→ GIVEN REQUEST
Print every line of the records below word for word, with nothing changed.

:: DATASET RECORDS ::

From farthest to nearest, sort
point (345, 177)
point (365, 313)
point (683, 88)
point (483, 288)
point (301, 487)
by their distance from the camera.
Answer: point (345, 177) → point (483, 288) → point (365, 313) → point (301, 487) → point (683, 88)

:::

→ FINISHED EXERCISE
From farthest to nearest, sort
point (345, 177)
point (365, 313)
point (683, 88)
point (483, 288)
point (301, 487)
by their distance from the camera.
Answer: point (345, 177) → point (483, 288) → point (365, 313) → point (301, 487) → point (683, 88)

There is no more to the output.